Hemlock trees are attractive bush-like plants which have proved very popular with amateur gardeners and landscapers. Unfortunately, the Hemlock tree seems to be particularly attractive to bugs and pests—it is rare to find one hemlock tree that does not have some kind of infestation.
Another problem is the Hemlock borer; this is decidedly a secondary pest, but can result in fungal infections, or attacks by other pests. A small, flat beetle, it bores into the pulp of Hemlock trees, and causes the bark to peel away from the trunk.
Bag worms are the larvae of moths, and they form cone-shaped bags which sometimes look like pine cones. They emerge during the spring and eat plant material before attaching themselves to a twig.
Scale insects are small pests that feed on hemlock trees, and cause a waxy substance to transfer to hemlock needles, giving them a mosaic appearance.
Hemlock Trees and their Pests
Perhaps the biggest pest of Hemlock trees is the Hemlock woolly adelgid. With no natural enemies except the ladybird, Hemlock woolly adelgid was introduced from the orient, and spread quickly from the U.S. into most of the American continent. This pest sucks sap from the branches and stems of Hemlock trees, and can kill a tree in less than 5 years after first infestation. It is easy to spot when a tree has been infested with the woolly adelgid, as it produces a white "‘puff" at the base of the hemlock’s needles, which is sometimes mistaken for a fungal infection.
Encourage the predatory ladybird beetle Pseudoscymnus tsugae. This beetle eats the woolly adelgid. Experiments have shown that these creatures can significantly reduce the amount of pests which attack the Hemlock tree. If you choose this method, be careful of spraying insecticides and anti fungals into the tree.
Controlling the woolly adelgid can be done by coating Hemlock trees in insecticide, until the spray is literally running off of the leaves. Spraying must be done both over and under leaves and branches.
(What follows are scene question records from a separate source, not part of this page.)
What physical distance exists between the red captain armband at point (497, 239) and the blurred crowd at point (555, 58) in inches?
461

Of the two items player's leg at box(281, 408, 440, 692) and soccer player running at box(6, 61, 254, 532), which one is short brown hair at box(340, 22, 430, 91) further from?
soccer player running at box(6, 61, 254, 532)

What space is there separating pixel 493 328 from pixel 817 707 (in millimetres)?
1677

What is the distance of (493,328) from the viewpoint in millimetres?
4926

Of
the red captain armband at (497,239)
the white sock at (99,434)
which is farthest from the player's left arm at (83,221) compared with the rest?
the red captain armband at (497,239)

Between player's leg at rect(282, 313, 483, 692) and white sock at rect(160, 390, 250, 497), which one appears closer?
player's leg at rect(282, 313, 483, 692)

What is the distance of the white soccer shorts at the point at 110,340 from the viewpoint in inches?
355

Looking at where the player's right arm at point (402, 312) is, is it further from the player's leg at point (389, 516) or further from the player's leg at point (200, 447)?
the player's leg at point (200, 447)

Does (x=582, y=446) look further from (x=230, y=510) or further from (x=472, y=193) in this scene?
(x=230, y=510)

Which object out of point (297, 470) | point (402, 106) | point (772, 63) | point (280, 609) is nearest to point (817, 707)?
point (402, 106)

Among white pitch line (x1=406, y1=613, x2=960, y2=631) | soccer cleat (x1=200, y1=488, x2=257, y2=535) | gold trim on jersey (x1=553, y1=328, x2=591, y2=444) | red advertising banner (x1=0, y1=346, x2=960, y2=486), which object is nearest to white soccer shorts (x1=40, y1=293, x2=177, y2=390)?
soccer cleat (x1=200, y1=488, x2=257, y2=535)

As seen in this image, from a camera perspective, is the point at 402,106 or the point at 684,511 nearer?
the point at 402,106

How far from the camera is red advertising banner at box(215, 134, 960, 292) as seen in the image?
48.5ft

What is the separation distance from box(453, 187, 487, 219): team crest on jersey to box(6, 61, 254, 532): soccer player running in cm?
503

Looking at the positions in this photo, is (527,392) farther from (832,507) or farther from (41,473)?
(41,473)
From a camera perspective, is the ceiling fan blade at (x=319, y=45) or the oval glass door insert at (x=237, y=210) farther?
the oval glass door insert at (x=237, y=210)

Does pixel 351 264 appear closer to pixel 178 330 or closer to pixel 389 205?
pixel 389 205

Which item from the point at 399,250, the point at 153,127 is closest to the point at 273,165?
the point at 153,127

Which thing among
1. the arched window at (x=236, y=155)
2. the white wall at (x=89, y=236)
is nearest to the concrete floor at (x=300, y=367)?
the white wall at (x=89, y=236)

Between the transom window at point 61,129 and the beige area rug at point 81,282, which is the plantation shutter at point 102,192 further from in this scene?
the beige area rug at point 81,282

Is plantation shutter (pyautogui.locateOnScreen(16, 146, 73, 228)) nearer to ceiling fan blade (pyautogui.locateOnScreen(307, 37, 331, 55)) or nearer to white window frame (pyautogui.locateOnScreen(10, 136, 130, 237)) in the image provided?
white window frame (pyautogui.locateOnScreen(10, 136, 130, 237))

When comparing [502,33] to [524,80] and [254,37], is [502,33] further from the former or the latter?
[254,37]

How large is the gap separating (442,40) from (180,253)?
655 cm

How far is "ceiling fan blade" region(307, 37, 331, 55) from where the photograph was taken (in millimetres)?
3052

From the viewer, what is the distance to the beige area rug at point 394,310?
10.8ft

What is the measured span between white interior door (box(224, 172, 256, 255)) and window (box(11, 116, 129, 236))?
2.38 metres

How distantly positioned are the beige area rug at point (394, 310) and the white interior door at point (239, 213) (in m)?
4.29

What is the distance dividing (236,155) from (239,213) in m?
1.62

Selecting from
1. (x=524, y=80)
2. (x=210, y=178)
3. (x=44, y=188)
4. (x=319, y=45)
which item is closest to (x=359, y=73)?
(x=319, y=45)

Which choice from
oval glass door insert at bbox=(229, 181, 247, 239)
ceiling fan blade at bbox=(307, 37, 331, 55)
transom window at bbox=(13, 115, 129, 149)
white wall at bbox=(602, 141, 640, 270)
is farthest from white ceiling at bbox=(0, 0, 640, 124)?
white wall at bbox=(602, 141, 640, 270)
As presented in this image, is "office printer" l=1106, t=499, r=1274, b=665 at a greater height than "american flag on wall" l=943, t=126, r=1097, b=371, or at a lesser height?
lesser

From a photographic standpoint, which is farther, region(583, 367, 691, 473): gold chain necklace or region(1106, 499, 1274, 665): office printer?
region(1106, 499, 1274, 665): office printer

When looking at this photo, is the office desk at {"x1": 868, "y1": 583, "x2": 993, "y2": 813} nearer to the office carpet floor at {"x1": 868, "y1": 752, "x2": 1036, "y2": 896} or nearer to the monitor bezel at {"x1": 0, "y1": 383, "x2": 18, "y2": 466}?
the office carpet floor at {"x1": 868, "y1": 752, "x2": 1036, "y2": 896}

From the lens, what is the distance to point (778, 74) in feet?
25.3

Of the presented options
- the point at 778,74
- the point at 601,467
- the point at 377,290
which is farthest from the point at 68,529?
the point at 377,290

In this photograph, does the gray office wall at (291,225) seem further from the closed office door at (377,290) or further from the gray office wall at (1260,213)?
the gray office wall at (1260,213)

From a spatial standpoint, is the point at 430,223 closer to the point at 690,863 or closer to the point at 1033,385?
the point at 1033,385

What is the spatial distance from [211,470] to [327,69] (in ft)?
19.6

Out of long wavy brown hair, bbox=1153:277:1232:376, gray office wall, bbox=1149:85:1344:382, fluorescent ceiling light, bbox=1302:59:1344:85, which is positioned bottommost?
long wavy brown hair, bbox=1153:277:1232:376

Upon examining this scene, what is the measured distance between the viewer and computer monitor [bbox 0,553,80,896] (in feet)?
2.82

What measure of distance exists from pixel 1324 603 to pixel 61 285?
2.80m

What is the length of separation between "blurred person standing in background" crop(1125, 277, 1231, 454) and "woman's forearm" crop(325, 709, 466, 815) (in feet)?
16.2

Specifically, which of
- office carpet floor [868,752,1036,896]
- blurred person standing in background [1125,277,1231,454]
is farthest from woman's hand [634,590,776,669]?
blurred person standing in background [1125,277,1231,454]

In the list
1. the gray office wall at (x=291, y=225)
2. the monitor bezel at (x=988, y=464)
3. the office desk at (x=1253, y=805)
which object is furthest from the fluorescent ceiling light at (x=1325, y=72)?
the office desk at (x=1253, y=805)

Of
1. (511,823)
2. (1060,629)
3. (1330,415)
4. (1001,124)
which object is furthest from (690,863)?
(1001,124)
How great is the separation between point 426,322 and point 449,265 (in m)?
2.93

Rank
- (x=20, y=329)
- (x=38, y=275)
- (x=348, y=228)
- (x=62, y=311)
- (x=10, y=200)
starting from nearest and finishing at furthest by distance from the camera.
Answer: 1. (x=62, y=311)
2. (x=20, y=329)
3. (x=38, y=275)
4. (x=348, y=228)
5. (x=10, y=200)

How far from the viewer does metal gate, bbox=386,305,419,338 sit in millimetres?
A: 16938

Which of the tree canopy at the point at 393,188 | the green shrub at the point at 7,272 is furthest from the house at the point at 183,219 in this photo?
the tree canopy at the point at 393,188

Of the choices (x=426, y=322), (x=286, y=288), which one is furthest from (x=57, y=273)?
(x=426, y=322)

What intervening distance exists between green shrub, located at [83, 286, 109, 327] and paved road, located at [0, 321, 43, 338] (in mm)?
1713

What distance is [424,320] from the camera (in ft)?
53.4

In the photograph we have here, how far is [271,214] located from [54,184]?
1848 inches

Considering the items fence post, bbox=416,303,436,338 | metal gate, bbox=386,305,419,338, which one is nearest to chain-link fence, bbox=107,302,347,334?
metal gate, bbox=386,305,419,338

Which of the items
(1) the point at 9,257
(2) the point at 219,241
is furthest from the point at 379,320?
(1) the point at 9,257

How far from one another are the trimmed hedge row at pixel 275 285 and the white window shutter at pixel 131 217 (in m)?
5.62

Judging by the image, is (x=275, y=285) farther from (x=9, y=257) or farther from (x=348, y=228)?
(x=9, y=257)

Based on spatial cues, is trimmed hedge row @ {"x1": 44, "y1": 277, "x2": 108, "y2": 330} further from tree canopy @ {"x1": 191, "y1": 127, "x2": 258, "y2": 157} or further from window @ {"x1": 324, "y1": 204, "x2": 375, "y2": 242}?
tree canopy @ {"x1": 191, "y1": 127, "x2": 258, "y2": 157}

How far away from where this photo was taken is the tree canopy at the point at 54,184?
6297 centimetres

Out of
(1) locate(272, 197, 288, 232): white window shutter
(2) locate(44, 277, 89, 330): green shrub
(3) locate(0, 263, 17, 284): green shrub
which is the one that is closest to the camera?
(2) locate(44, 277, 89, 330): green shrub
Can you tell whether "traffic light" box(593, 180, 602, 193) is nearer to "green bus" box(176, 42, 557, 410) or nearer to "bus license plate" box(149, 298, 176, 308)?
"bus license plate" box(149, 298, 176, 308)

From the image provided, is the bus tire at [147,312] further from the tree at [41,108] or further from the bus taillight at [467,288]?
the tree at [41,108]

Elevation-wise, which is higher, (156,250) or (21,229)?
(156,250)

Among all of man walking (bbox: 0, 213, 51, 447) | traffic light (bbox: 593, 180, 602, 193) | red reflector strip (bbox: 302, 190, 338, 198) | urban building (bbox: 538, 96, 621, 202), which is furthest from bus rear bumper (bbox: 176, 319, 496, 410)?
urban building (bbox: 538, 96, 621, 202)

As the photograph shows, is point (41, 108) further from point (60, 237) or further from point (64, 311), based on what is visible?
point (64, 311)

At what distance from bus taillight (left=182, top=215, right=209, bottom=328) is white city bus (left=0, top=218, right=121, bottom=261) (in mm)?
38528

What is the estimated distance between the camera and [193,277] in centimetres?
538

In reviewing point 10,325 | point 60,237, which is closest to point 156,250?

It is possible to use horticultural oils and soaps which are non-chemical; horticultural oil can be sprayed on Hemlock trees from fall to spring, and will kill adults before they lay eggs.
The Hemlock borer tends only to attack weakened hemlock trees, or ones which are infested by something else, so the best method of preventing these pests from attacking is to keep a healthy tree, and minimize pest attacks.
Bagworms can be prevented by encouraging birds to feed on the larvae; the bags can be manually gathered from the tree and burned, and insecticides can be sprayed when the larvae are smaller.
The ladybird beetle enjoys eating these insects, and lacewings will also eat the scale insect. Insecticides can also be used, although it requires a great deal of effort, as several sprays are necessary.
The best way to prevent all of these pests from attacking your hemlock trees is to keep them healthy, well watered and fertilised, and minimise stress and damage to the trees.